Rhodes University’s Professor Alfredo Terzoli has received a prestigious award for groundbreaking work in mobile service-delivery platforms.
Rhodes University’s Professor Alfredo Terzoli has received a prestigious award for groundbreaking work in mobile service-delivery platforms.
The dti Technology Award was presented last night at a gala dinner hosted by the Department of Trade and Industry at the Mittah Seperepere Convention Centre in Kimberley. Terzoli's award was in the Human Resource Development category and the project which won the award is titled ‘Mobile Services for Ubiquitous Communication and Multimedia Delivery’, or Mobi-Ser.
Terzoli is head of the Telkom Centre of Excellence in Distributed Multimedia in the Department of Computer Science at Rhodes University This is a very active field in telecommunication at present that aims to bring more efficient, more affordable connectivity and multimedia to everyone,” Terzoli said.
“All the services currently available on your cellphone and many more can be hosted on Mobi-Ser’s service delivery platform which is what we have developed at Rhodes and which has adaptors that can adapt the service to whatever end point is desired.
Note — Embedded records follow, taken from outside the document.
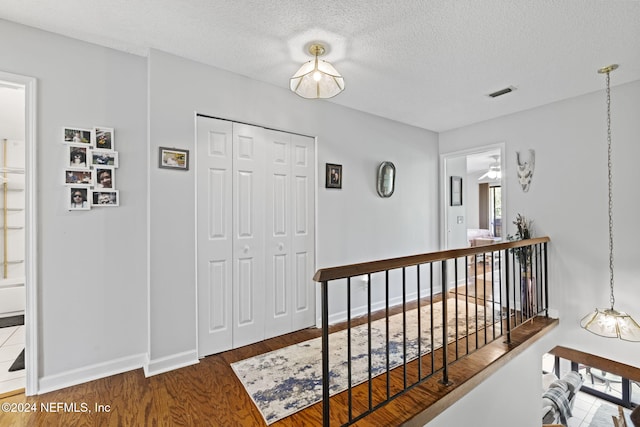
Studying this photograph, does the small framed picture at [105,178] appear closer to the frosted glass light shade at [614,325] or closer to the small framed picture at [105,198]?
the small framed picture at [105,198]

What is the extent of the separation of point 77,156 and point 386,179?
307 centimetres

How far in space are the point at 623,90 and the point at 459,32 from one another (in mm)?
2154

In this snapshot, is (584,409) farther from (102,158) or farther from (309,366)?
(102,158)

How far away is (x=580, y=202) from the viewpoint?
10.1 ft

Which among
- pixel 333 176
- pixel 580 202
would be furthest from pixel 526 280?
pixel 333 176

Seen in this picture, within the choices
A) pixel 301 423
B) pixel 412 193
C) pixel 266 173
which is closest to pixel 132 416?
pixel 301 423

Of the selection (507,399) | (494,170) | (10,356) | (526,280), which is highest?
(494,170)

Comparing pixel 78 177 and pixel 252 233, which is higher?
pixel 78 177

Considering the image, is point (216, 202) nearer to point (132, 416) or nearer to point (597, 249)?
point (132, 416)

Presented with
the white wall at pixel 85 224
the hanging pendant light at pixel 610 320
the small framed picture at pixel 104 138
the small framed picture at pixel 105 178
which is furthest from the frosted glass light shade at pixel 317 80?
the hanging pendant light at pixel 610 320

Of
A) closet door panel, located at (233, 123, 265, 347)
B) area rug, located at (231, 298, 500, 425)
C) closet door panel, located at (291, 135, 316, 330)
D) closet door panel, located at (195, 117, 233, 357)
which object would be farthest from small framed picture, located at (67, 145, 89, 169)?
area rug, located at (231, 298, 500, 425)

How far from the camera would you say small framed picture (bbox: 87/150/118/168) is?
209 centimetres

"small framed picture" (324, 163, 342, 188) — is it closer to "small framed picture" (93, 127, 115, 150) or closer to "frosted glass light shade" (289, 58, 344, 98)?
"frosted glass light shade" (289, 58, 344, 98)

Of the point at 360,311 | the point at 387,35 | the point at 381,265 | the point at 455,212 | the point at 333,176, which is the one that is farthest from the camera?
the point at 455,212
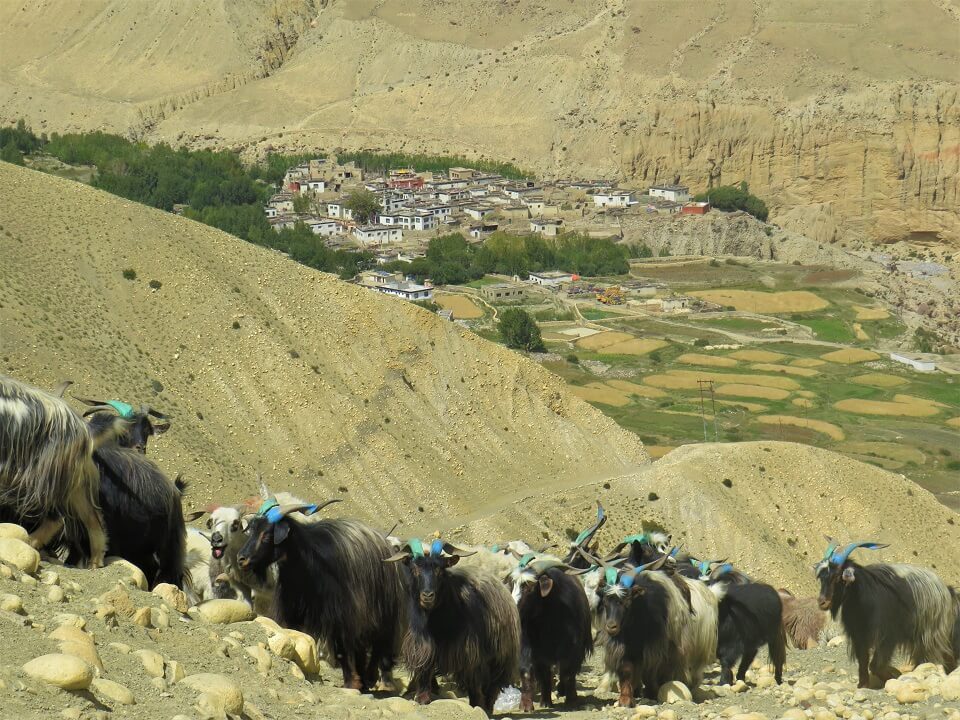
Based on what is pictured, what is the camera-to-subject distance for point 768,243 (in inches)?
6821

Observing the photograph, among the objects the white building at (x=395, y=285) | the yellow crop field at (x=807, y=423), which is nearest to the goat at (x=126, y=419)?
the yellow crop field at (x=807, y=423)

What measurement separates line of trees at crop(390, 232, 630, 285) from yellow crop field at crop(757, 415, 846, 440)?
5093 centimetres

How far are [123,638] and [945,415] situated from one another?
307 feet

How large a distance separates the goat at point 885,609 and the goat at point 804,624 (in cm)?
669

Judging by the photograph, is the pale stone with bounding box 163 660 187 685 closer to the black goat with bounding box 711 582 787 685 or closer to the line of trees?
the black goat with bounding box 711 582 787 685

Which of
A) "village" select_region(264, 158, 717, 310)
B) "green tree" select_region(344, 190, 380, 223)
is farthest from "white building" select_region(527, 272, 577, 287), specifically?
"green tree" select_region(344, 190, 380, 223)

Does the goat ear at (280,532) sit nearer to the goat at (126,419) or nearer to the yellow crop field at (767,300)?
the goat at (126,419)

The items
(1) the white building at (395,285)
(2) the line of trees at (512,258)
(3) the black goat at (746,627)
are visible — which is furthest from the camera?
(2) the line of trees at (512,258)

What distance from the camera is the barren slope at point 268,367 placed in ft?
154

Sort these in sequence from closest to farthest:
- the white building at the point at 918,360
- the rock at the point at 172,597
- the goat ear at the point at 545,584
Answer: the rock at the point at 172,597, the goat ear at the point at 545,584, the white building at the point at 918,360

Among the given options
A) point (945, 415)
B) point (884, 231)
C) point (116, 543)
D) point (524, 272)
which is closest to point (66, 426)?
point (116, 543)

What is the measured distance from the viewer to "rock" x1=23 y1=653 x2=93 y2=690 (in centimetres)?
1206

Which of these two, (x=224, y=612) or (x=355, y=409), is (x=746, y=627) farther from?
(x=355, y=409)

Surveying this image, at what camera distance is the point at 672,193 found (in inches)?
7441
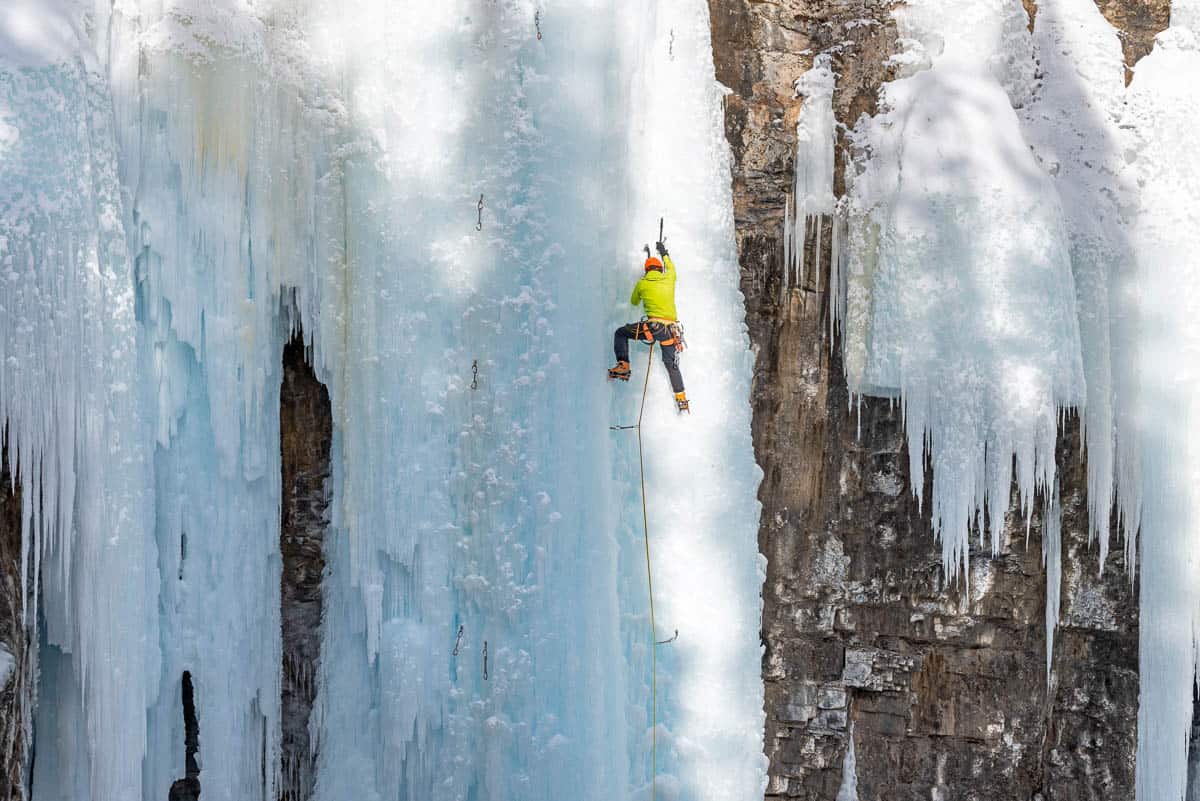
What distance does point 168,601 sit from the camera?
210 inches

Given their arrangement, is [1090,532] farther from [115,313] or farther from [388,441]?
[115,313]

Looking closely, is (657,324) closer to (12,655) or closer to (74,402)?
(74,402)

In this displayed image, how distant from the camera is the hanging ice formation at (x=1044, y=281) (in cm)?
582

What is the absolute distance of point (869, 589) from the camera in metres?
6.25

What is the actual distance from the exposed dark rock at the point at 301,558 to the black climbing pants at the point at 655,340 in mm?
1476

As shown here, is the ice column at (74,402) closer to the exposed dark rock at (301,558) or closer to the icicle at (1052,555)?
the exposed dark rock at (301,558)

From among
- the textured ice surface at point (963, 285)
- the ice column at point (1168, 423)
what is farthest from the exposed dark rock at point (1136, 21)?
the textured ice surface at point (963, 285)

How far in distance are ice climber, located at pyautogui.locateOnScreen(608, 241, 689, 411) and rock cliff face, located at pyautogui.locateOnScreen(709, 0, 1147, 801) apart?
617 mm

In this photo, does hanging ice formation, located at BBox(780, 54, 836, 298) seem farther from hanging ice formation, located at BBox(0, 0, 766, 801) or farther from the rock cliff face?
hanging ice formation, located at BBox(0, 0, 766, 801)

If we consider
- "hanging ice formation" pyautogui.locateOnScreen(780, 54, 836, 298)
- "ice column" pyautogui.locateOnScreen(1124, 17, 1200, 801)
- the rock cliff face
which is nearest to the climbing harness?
the rock cliff face

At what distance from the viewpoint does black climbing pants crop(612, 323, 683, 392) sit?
557 cm

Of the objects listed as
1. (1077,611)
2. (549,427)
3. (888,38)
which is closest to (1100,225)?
(888,38)

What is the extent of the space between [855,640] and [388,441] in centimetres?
272

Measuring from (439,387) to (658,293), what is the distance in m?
1.14
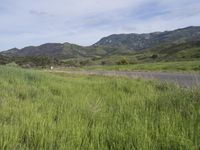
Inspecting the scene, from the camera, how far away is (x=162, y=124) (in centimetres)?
456

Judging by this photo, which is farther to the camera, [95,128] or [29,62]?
[29,62]

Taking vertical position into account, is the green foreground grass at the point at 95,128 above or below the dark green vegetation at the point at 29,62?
above

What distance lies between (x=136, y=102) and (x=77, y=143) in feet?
10.2

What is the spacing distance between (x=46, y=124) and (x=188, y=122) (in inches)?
78.8

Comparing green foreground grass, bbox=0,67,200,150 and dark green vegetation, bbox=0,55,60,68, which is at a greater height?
green foreground grass, bbox=0,67,200,150

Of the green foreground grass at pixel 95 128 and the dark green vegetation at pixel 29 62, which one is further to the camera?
the dark green vegetation at pixel 29 62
“Twenty years ago you could phone Telkom from your landline and ask to be awakened at a certain time. It sounds like the simplest of services, but it was a significant breakthrough because it was the starting point of a long journey to what is now known as service delivery platforms, that have created the opportunity to develop and deploy more efficient, more affordable multimedia services to all of us today.”
Service delivery platforms such as Mobi-Ser will have the capacity to offer the widest possible variety of future services, ranging from live translations into any language to video telephoning to registrations of births, deaths, marriages and divorces (in collaboration with Home Affairs) to cashless societies, where all financial transactions can be done via the mobile phone.
“What we are doing with Mobi-Ser in the Centre of Excellence at Rhodes is to build our own interpretation of a service-delivery platform that can handle mobility more efficiently, at a lower cost and at the same time to be able to deploy it to every sector of society,” said Terzoli.
“It’s about back-end efficiency essentially and we are pushing the boundaries of who can be reached by ICT. For me and several of my postgraduate students it is particularly important to develop a platform that can serve all of society, including the most marginalised, rural communities, as part of our drive to advance ICT for Development.”
Mobi-Ser is built with non-proprietary, open source tools (as was most of the work at Google, for example), which is complementary to the research environment. “Open source is all about free, large-scale collaboration, which is a trademark of much research and development in the ICT sector,” says Terzoli.
As part of this ICT for Development drive in 2006 he initiated what is known as the Siyakhula Living Lab (SLL) that has introduced ICT skills and technology to 17 schools (with pupils at some of the schools numbering as many as 400 to 600) and their associated communities in Dwesa on the Wild Coast.
There are 16 Telkom Centres of Excellence, each hosted by a tertiary institution. Together they constitute the largest Research, development and innovation initiative in ICT in South Africa.